Une règle que j'ai imposée au fil du temps, est de systématiquement demander la relecture des propos qui me sont attribués. On me l'a rarement refusé ces dernières années (sauf ceux qui ont l'habitude de bâcler un papier la veille pour le lendemain). Ça me semble être le minimum acceptable, entre une exigence de relecture complète de l'article qui serait une atteinte à la liberté de la presse, et l'abandon total de sa propre parole dont on sait qu'elle peut-être dévoyée par des brebis galeuses du journalisme. Certains journalistes se plaignent qu'il devient de plus en plus difficile de recueillir des témoignages. Ils n'ont pas à chercher bien loin pour savoir pourquoi, et ce qu'ils doivent faire pour regagner une confiance qui se perd de plus en plus et qu'ils détruisent par eux-mêmes.
J'ai eu très peu d'expérience et d'une portée qui n'a rien à voir (et je ne m'en plains pas). Par contre si effectivement on a toujours accepté quand j'ai demandé la relecture avant publication, en réalité ça a presque toujours été publié sans qu'on me propose le texte final. Bref, on dit oui mais derrière c'est publié quand même sans cette fameuse relecture.
Le problème c'est qu'on n'a aucune prise et aucun pouvoir de pression ... sauf à ne jamais parler ou répondre à la presse (et encore, ça ne l'empêchera pas de trouver des explications fantasques à se refus ou d'inventer les pensées de chacun).
Eric, c'est vrai, ça dépend en fait de la façon de demander les choses au journaliste.
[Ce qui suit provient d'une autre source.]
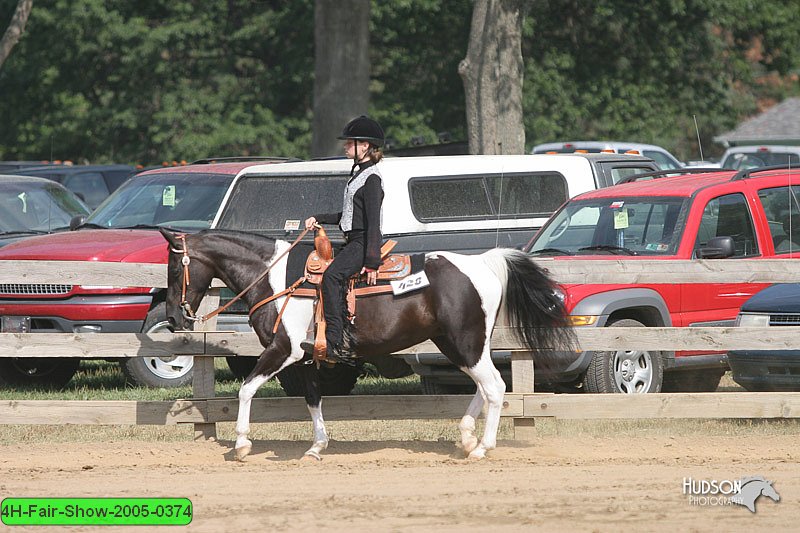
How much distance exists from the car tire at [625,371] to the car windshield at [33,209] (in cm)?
755

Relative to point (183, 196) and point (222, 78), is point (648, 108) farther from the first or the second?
point (183, 196)

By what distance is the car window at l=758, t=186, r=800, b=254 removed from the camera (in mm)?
12062

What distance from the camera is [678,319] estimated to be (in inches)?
445

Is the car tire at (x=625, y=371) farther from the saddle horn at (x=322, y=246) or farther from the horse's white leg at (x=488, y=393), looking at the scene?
the saddle horn at (x=322, y=246)

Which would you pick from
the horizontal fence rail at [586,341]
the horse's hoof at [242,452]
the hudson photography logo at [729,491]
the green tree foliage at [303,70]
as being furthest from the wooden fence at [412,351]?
the green tree foliage at [303,70]

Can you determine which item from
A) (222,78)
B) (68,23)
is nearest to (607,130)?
(222,78)

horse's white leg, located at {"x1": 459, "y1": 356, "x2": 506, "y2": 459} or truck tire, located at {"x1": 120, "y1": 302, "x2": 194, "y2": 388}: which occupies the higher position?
horse's white leg, located at {"x1": 459, "y1": 356, "x2": 506, "y2": 459}

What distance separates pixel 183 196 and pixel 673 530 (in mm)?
7921

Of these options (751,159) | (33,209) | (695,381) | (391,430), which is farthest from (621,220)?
(751,159)

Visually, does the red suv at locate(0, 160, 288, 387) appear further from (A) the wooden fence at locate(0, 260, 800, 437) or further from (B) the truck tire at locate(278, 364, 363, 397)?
(A) the wooden fence at locate(0, 260, 800, 437)

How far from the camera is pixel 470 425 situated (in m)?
9.05

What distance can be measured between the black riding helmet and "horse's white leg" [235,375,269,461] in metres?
1.85

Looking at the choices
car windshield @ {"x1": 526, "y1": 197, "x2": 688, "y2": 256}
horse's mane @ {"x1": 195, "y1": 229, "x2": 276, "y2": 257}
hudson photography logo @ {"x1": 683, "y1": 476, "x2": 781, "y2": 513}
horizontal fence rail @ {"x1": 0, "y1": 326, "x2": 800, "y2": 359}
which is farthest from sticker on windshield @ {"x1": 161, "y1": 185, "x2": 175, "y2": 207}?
hudson photography logo @ {"x1": 683, "y1": 476, "x2": 781, "y2": 513}

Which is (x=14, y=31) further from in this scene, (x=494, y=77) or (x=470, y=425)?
(x=470, y=425)
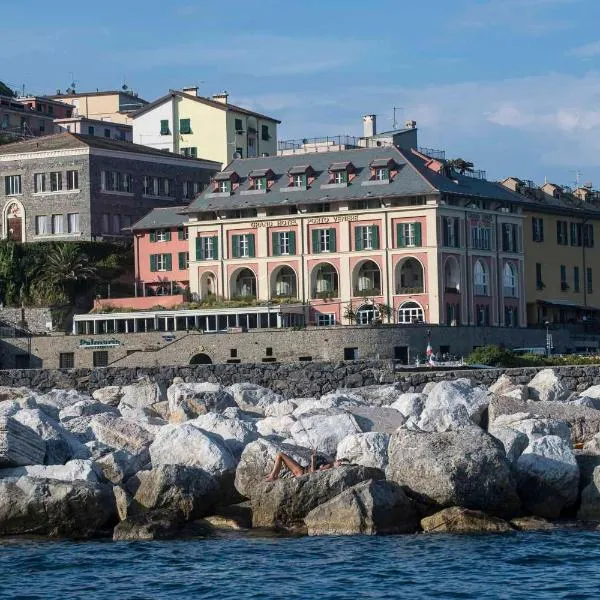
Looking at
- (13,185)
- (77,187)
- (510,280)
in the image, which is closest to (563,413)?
(510,280)

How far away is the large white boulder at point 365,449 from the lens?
30.6m

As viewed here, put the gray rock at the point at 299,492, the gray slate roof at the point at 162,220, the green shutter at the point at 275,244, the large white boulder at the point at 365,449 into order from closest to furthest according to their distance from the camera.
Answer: the gray rock at the point at 299,492
the large white boulder at the point at 365,449
the green shutter at the point at 275,244
the gray slate roof at the point at 162,220

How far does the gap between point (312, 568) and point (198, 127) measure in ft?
251

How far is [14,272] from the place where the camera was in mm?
86000

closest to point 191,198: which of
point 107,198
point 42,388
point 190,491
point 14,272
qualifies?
point 107,198

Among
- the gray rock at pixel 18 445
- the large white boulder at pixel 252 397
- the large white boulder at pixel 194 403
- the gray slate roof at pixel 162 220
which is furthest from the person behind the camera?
the gray slate roof at pixel 162 220

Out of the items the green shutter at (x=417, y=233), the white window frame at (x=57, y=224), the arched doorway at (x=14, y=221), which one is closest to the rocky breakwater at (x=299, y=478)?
the green shutter at (x=417, y=233)

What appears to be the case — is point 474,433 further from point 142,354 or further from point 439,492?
point 142,354

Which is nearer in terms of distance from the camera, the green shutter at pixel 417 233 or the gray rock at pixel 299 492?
the gray rock at pixel 299 492

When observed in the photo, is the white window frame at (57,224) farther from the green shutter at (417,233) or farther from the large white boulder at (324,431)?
the large white boulder at (324,431)

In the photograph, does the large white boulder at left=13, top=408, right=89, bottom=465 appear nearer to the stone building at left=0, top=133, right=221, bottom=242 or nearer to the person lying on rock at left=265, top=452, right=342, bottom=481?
the person lying on rock at left=265, top=452, right=342, bottom=481

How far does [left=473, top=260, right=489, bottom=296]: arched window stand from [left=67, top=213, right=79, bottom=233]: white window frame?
20.7 meters

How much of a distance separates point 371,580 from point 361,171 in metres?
59.5

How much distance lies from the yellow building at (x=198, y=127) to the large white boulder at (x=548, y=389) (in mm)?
58567
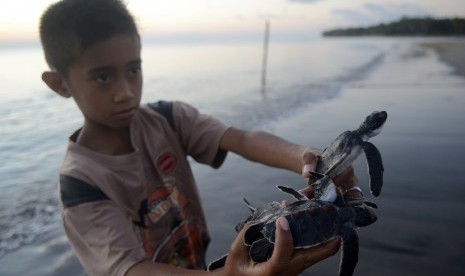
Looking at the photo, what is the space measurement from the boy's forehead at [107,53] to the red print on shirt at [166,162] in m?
0.60

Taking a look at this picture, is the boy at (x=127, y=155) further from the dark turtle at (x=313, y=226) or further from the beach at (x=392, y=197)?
the beach at (x=392, y=197)

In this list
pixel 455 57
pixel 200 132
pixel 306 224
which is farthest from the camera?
pixel 455 57

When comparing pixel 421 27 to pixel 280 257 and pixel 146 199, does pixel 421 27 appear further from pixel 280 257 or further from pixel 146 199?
pixel 280 257

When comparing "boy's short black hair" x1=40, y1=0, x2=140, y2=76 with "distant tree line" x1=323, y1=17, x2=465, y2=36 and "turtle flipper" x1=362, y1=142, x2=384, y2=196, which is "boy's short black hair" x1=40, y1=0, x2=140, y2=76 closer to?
"turtle flipper" x1=362, y1=142, x2=384, y2=196

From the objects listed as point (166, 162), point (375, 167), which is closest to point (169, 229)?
point (166, 162)

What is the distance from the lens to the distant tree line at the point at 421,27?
1865 inches

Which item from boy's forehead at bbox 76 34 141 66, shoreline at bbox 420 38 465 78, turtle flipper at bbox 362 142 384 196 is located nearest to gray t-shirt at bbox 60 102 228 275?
boy's forehead at bbox 76 34 141 66

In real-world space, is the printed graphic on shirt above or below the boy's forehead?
below

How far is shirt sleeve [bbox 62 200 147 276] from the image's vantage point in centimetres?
161

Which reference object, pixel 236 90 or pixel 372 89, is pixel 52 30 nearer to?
pixel 372 89

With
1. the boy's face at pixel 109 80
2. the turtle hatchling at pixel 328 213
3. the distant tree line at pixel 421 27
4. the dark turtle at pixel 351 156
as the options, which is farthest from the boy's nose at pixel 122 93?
the distant tree line at pixel 421 27

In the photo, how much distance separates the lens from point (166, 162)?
223cm

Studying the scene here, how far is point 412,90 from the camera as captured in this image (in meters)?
8.96

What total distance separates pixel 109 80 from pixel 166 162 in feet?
1.96
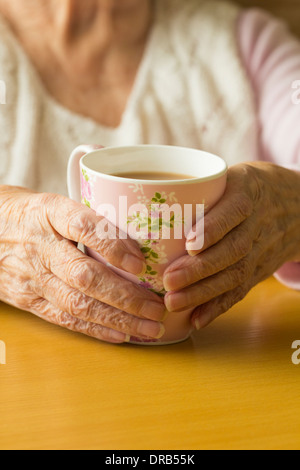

Je sonde d'abord pour savoir où je mets les pieds, les délais d'écriture et de bouclage (urgence = article bâclé et journal pas sérieux dans presque tous les cas) et quand j'ai le sentiment que le/la journaliste en face est de bonne foi et qu'il/elle a un peu potassé son sujet, alors je ne suis pas avare de mon temps. La confiance est la question clé, c'est souvent une question d'intuition et elle ne se présume jamais avec un journaliste inconnu.
Voici ma conclusion :
nous ne remettons pas un instant en question la sincérité d’un homme qui nous écrit, dans le courrier électronique qu’il ne nous en voudra pas de citer : "Cette trahison m’a blessé et en même temps elle a fait naître en moi un fond de révolte". La manipulation opérée par Le Point est particulièrement perverse : en prenant en otage la parole du vice-président du CCNE - emblématique par l’objet même de ce Comité -, l’organe de la droite décomplexée justifie ses positions idéologiques en les affublant d’une mensongère inéluctabilité. Non, Messieurs du Point, la sécurité sociale n’est pas condamnée à abandonner son système solidaire ! Oui, il est évidemment possible de la financer, pour peu qu’existe une volonté politique dans ce sens. Et non, Pierre Le Coz n’entend pas servir d’alibi à vos glaçantes divagations ultralibérales, lui qui cite un passage du célèbre et magnifique poème de Rudyard Kipling, Tu seras un homme, mon fils :
"Si tu peux supporter d’entendre tes paroles
Travesties par des gueux pour exciter des sots,
Et d’entendre mentir sur toi leurs bouches folles,
Sans mentir toi-même d’un mot"
La conclusion est parfaite.
Alors moi je sais de source sûre qu'un évènementiel very people est prévu pour le 6, je ne te dévoile pas mes sources (éthique toussa), je t'autorise à en faire état, mais pas à dire ce que c'est ni qui te l'a dit. Wouala. En tout cas ça m'a mis en joie ! Et je souhaitais vraiment le faire partager au monde entier ! ;-) chouette !
Mais euh, c'est sous embargo ça, Margouillette :-).